Any insight from the spamfilter/mail server gurus out there would be greatly appreciated.

Thanks.



Replies:
Posted By: Desperado
Date Posted: 27 May 2005 at 9:50am

Fred,

About how many message / day do you handle?  Also can you set the following in your ini file?

IdleDisconnectMinutesTimeout=15

This will force connections that are not actually doing anything to close.

Regards,



-------------
The Desperado
Dan Seligmann.
Work: http://www.mags.net
Personal: http://www.desperado.com



Posted By: Guests
Date Posted: 27 May 2005 at 10:35pm

I would estimate about 6,000 to 7,000 per day given the current stats on the spamfilter.   I checked the ini file and there is already and idledisconnect set to 15 minutes. 

Originally posted by Desperado Desperado wrote:

Fred,

About how many message / day do you handle?  Also can you set the following in your ini file?

IdleDisconnectMinutesTimeout=15

This will force connections that are not actually doing anything to close.

Regards,



Posted By: Desperado
Date Posted: 27 May 2005 at 11:17pm

Fred,

I will not be responding for a bit as I am heading down to Indiana for the weekend ... BUT, I am doing over 150,000 / day and do not see the same issue.  However,  What version / build are you running?

Regards,



-------------
The Desperado
Dan Seligmann.
Work: http://www.mags.net
Personal: http://www.desperado.com



Posted By: LogSat
Date Posted: 28 May 2005 at 11:08am
Fred,

Could you email us at support@logsat.com your SpamFilter.ini file and a couple of SpamFilter's activity logfiles so we can try to see what's going on? Can you please also let us know what version of SpamFilter you're using?

In the meantime, what database platform are you using? Could you check to see if the database is able to handle the incoming load of emails without problems? We've seen *one* case where MySQL was freezing when quarantining large emails, and the MySQL ODBC driver that SpamFilter used, in turn, was also freezing the connections.


-------------
Roberto Franceschetti

http://www.logsat.com" rel="nofollow - LogSat Software

http://www.logsat.com/sfi-spam-filter.asp" rel="nofollow - Spam Filter ISP


Posted By: Guests
Date Posted: 29 May 2005 at 1:37am

I'm running the latest build, v 2.5.2.457.  I had upgraded to v 2.5.1.441 when we first began experiencing issues with concurrent sessions maxing out and bogging down the cpu.  At first I thought maybe we were getting SMTP flooded or something.  I boosted our max sessions up and configured two server boxes with spamfilter into a load balancing cluster in hopes this would resolve the issue.  Then we began seeing both machines max out cpu's and max sessions.  So I went back to a single, faster server box with v 2.5.2.457  assuming that perhaps it was a cpu capacity issue.

_ _ _ _

Required task a: Print the listing from its first line through the line containing "<instances>", leaving the pictures out of your answer.
The forum thread above and the listing that follows come from separate sources.

_ _ _ _

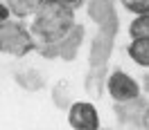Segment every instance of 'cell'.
I'll return each instance as SVG.
<instances>
[{"label": "cell", "instance_id": "cell-1", "mask_svg": "<svg viewBox=\"0 0 149 130\" xmlns=\"http://www.w3.org/2000/svg\"><path fill=\"white\" fill-rule=\"evenodd\" d=\"M74 25H77V16L72 9L54 0H43V5L32 16L29 34L36 47H54L59 40H63L72 31Z\"/></svg>", "mask_w": 149, "mask_h": 130}, {"label": "cell", "instance_id": "cell-2", "mask_svg": "<svg viewBox=\"0 0 149 130\" xmlns=\"http://www.w3.org/2000/svg\"><path fill=\"white\" fill-rule=\"evenodd\" d=\"M34 47L36 43L29 34V27H25L20 20L11 18L7 23H0V54L20 58L29 54Z\"/></svg>", "mask_w": 149, "mask_h": 130}, {"label": "cell", "instance_id": "cell-3", "mask_svg": "<svg viewBox=\"0 0 149 130\" xmlns=\"http://www.w3.org/2000/svg\"><path fill=\"white\" fill-rule=\"evenodd\" d=\"M104 92L113 99V103H129L142 94V85L138 79H133L129 72H124L120 67H115L111 72H106V81H104Z\"/></svg>", "mask_w": 149, "mask_h": 130}, {"label": "cell", "instance_id": "cell-4", "mask_svg": "<svg viewBox=\"0 0 149 130\" xmlns=\"http://www.w3.org/2000/svg\"><path fill=\"white\" fill-rule=\"evenodd\" d=\"M65 117L72 130H102V117L93 101H72L65 108Z\"/></svg>", "mask_w": 149, "mask_h": 130}, {"label": "cell", "instance_id": "cell-5", "mask_svg": "<svg viewBox=\"0 0 149 130\" xmlns=\"http://www.w3.org/2000/svg\"><path fill=\"white\" fill-rule=\"evenodd\" d=\"M115 114L120 123L124 126H136V128L147 130V99L145 96H138L129 103H115Z\"/></svg>", "mask_w": 149, "mask_h": 130}, {"label": "cell", "instance_id": "cell-6", "mask_svg": "<svg viewBox=\"0 0 149 130\" xmlns=\"http://www.w3.org/2000/svg\"><path fill=\"white\" fill-rule=\"evenodd\" d=\"M84 43V27H79V25H74L72 31L63 38V40H59L52 49H54V56H61L65 61H74L77 58V52H79V47Z\"/></svg>", "mask_w": 149, "mask_h": 130}, {"label": "cell", "instance_id": "cell-7", "mask_svg": "<svg viewBox=\"0 0 149 130\" xmlns=\"http://www.w3.org/2000/svg\"><path fill=\"white\" fill-rule=\"evenodd\" d=\"M127 56L133 63L147 70L149 67V38H131L127 45Z\"/></svg>", "mask_w": 149, "mask_h": 130}, {"label": "cell", "instance_id": "cell-8", "mask_svg": "<svg viewBox=\"0 0 149 130\" xmlns=\"http://www.w3.org/2000/svg\"><path fill=\"white\" fill-rule=\"evenodd\" d=\"M9 9L11 18L16 20H25V18H32L34 11L43 5V0H2Z\"/></svg>", "mask_w": 149, "mask_h": 130}, {"label": "cell", "instance_id": "cell-9", "mask_svg": "<svg viewBox=\"0 0 149 130\" xmlns=\"http://www.w3.org/2000/svg\"><path fill=\"white\" fill-rule=\"evenodd\" d=\"M104 81H106V65H95V67H91V72H88V76H86V81H84L88 94L95 96V99H102Z\"/></svg>", "mask_w": 149, "mask_h": 130}, {"label": "cell", "instance_id": "cell-10", "mask_svg": "<svg viewBox=\"0 0 149 130\" xmlns=\"http://www.w3.org/2000/svg\"><path fill=\"white\" fill-rule=\"evenodd\" d=\"M86 5H88L91 16H93L100 25L115 16V14H113V7H111V0H91V2H86Z\"/></svg>", "mask_w": 149, "mask_h": 130}, {"label": "cell", "instance_id": "cell-11", "mask_svg": "<svg viewBox=\"0 0 149 130\" xmlns=\"http://www.w3.org/2000/svg\"><path fill=\"white\" fill-rule=\"evenodd\" d=\"M52 101L56 103V108L65 110V108L72 103V90H70V83L59 81V83L52 88Z\"/></svg>", "mask_w": 149, "mask_h": 130}, {"label": "cell", "instance_id": "cell-12", "mask_svg": "<svg viewBox=\"0 0 149 130\" xmlns=\"http://www.w3.org/2000/svg\"><path fill=\"white\" fill-rule=\"evenodd\" d=\"M129 38H149V14L133 16L129 23Z\"/></svg>", "mask_w": 149, "mask_h": 130}, {"label": "cell", "instance_id": "cell-13", "mask_svg": "<svg viewBox=\"0 0 149 130\" xmlns=\"http://www.w3.org/2000/svg\"><path fill=\"white\" fill-rule=\"evenodd\" d=\"M18 83H23V88L25 90H32V92H36V90H41L43 88V76L38 74L36 70H27L25 74H18Z\"/></svg>", "mask_w": 149, "mask_h": 130}, {"label": "cell", "instance_id": "cell-14", "mask_svg": "<svg viewBox=\"0 0 149 130\" xmlns=\"http://www.w3.org/2000/svg\"><path fill=\"white\" fill-rule=\"evenodd\" d=\"M122 9L129 11L131 16H140V14H149V0H120Z\"/></svg>", "mask_w": 149, "mask_h": 130}, {"label": "cell", "instance_id": "cell-15", "mask_svg": "<svg viewBox=\"0 0 149 130\" xmlns=\"http://www.w3.org/2000/svg\"><path fill=\"white\" fill-rule=\"evenodd\" d=\"M54 2H59V5H63V7H68V9L77 11L79 7H84L88 0H54Z\"/></svg>", "mask_w": 149, "mask_h": 130}, {"label": "cell", "instance_id": "cell-16", "mask_svg": "<svg viewBox=\"0 0 149 130\" xmlns=\"http://www.w3.org/2000/svg\"><path fill=\"white\" fill-rule=\"evenodd\" d=\"M7 20H11V14L7 9V5L0 0V23H7Z\"/></svg>", "mask_w": 149, "mask_h": 130}, {"label": "cell", "instance_id": "cell-17", "mask_svg": "<svg viewBox=\"0 0 149 130\" xmlns=\"http://www.w3.org/2000/svg\"><path fill=\"white\" fill-rule=\"evenodd\" d=\"M34 130H38V128H34Z\"/></svg>", "mask_w": 149, "mask_h": 130}]
</instances>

_ _ _ _

Required task b: Carry on the spam filter forum thread from its last line.

Task answer a:
Segment every instance of 'cell'.
I'll return each instance as SVG.
<instances>

Task answer b:
We are currently using the default Access database and I'm wondering if that could be the issue now.  I'm also thinking about flushing the database to see if that may resolve this issue.  The current size of the qurantine database is 449MB.

I'll email my .ini file and some of the log files to support tommorow or Monday one when I get a chance.

Originally posted by Desperado Desperado wrote:

Fred,

I will not be responding for a bit as I am heading down to Indiana for the weekend ... BUT, I am doing over 150,000 / day and do not see the same issue.  However,  What version / build are you running?

Regards,



Posted By: LogSat
Date Posted: 29 May 2005 at 10:54am
Fred,

You *definetly* do not want to use MS Access for that kind of traffic. Access was designed for single user applications, it is able to handle multi-users, but only to a certain extent, as performance is very bad. It is not designed for high usage applications. We include support for it in SpamFilter so users can easily test their implementations, and possibly use it in low volume installations, but we do not recommend it's use in live environments with multiple concurrent incoming connections as in your case.


-------------
Roberto Franceschetti

http://www.logsat.com" rel="nofollow - LogSat Software

http://www.logsat.com/sfi-spam-filter.asp" rel="nofollow - Spam Filter ISP


Posted By: Guests
Date Posted: 31 May 2005 at 8:01am

Ok, that may explain the 100% cpu usage.  I've always noticed spikes in the cpu whenever traffic was coming in.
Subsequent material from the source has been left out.